### Given records
━━━━━━━━━━

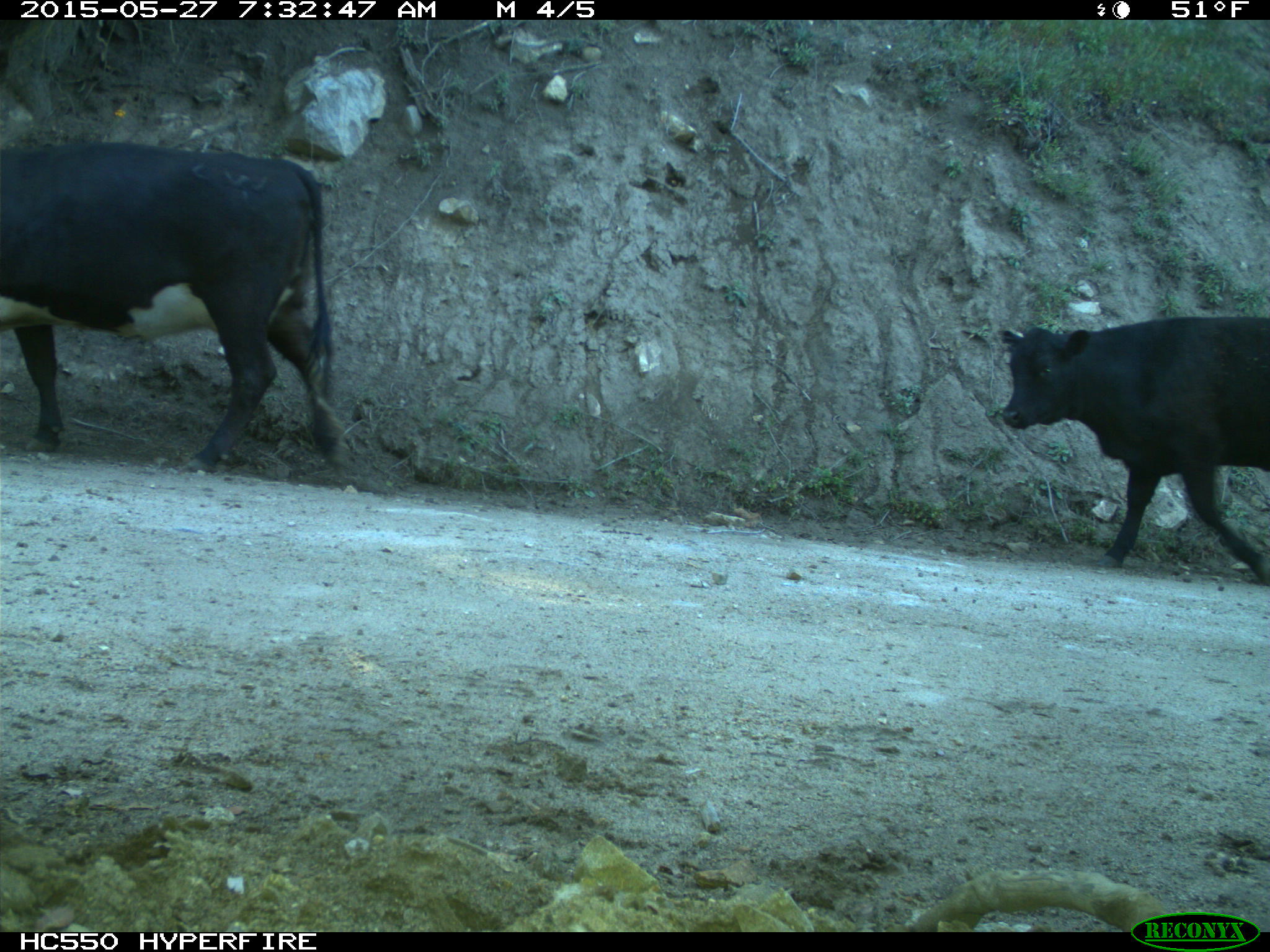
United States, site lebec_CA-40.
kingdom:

━━━━━━━━━━

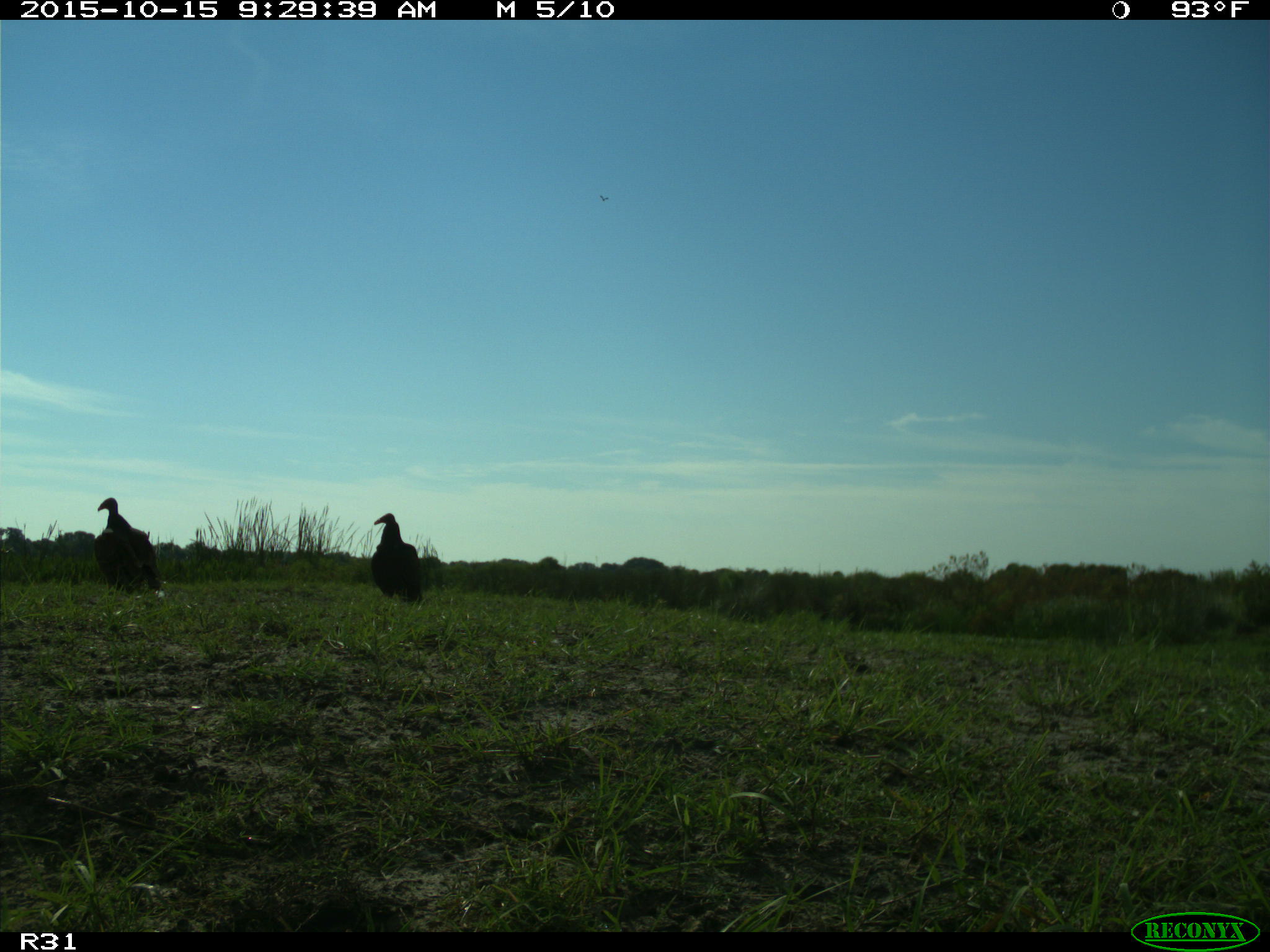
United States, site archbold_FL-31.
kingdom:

━━━━━━━━━━

### Goal of the exercise
In the data, how many lines hold the word "United"? State that number alone.

### Task output
2